All records below are to be repeated precisely, with nothing added.

═════ Task inputs ═════

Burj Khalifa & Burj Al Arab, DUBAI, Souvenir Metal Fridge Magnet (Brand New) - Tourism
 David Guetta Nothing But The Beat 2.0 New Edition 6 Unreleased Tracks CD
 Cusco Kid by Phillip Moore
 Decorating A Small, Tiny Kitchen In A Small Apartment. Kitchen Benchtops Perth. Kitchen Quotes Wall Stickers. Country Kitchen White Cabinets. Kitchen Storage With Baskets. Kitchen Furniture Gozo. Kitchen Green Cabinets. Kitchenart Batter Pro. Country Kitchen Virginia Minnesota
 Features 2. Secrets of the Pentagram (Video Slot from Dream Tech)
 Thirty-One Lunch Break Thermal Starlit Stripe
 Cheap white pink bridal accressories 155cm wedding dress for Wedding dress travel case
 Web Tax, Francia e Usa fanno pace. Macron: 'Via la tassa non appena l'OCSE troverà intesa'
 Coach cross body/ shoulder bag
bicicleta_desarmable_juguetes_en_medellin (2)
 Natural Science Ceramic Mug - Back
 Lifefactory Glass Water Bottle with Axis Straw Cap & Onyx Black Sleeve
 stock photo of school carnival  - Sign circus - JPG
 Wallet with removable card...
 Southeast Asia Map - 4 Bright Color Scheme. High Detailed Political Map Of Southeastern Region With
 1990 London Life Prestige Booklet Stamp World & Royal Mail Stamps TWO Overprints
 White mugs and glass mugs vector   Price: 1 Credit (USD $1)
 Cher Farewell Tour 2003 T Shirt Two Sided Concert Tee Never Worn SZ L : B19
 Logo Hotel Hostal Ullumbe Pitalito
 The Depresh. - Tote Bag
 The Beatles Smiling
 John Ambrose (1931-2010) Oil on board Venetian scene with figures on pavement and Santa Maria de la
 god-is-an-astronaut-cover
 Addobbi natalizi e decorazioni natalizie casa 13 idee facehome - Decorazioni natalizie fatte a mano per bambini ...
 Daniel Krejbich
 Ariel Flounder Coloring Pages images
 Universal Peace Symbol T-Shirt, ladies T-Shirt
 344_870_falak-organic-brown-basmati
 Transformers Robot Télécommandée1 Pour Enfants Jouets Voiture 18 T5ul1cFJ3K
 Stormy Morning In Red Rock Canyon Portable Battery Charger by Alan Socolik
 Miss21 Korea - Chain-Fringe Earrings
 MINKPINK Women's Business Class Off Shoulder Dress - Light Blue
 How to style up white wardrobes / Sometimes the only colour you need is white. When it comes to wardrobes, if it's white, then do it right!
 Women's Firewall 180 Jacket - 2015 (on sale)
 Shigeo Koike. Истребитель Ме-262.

═════

Reply to the exercise –
Burj Khalifa & Burj Al Arab, DUBAI, Souvenir Metal Fridge Magnet (Brand New) - Tourism
 David Guetta Nothing But The Beat 2.0 New Edition 6 Unreleased Tracks CD
 Cusco Kid by Phillip Moore
 Decorating A Small, Tiny Kitchen In A Small Apartment. Kitchen Benchtops Perth. Kitchen Quotes Wall Stickers. Country Kitchen White Cabinets. Kitchen Storage With Baskets. Kitchen Furniture Gozo. Kitchen Green Cabinets. Kitchenart Batter Pro. Country Kitchen Virginia Minnesota
 Features 2. Secrets of the Pentagram (Video Slot from Dream Tech)
 Thirty-One Lunch Break Thermal Starlit Stripe
 Cheap white pink bridal accressories 155cm wedding dress for Wedding dress travel case
 Web Tax, Francia e Usa fanno pace. Macron: 'Via la tassa non appena l'OCSE troverà intesa'
 Coach cross body/ shoulder bag
bicicleta_desarmable_juguetes_en_medellin (2)
 Natural Science Ceramic Mug - Back
 Lifefactory Glass Water Bottle with Axis Straw Cap & Onyx Black Sleeve
 stock photo of school carnival  - Sign circus - JPG
 Wallet with removable card...
 Southeast Asia Map - 4 Bright Color Scheme. High Detailed Political Map Of Southeastern Region With
 1990 London Life Prestige Booklet Stamp World & Royal Mail Stamps TWO Overprints
 White mugs and glass mugs vector   Price: 1 Credit (USD $1)
 Cher Farewell Tour 2003 T Shirt Two Sided Concert Tee Never Worn SZ L : B19
 Logo Hotel Hostal Ullumbe Pitalito
 The Depresh. - Tote Bag
 The Beatles Smiling
 John Ambrose (1931-2010) Oil on board Venetian scene with figures on pavement and Santa Maria de la
 god-is-an-astronaut-cover
 Addobbi natalizi e decorazioni natalizie casa 13 idee facehome - Decorazioni natalizie fatte a mano per bambini ...
 Daniel Krejbich
 Ariel Flounder Coloring Pages images
 Universal Peace Symbol T-Shirt, ladies T-Shirt
 344_870_falak-organic-brown-basmati
 Transformers Robot Télécommandée1 Pour Enfants Jouets Voiture 18 T5ul1cFJ3K
 Stormy Morning In Red Rock Canyon Portable Battery Charger by Alan Socolik
 Miss21 Korea - Chain-Fringe Earrings
 MINKPINK Women's Business Class Off Shoulder Dress - Light Blue
 How to style up white wardrobes / Sometimes the only colour you need is white. When it comes to wardrobes, if it's white, then do it right!
 Women's Firewall 180 Jacket - 2015 (on sale)
 Shigeo Koike. Истребитель Ме-262.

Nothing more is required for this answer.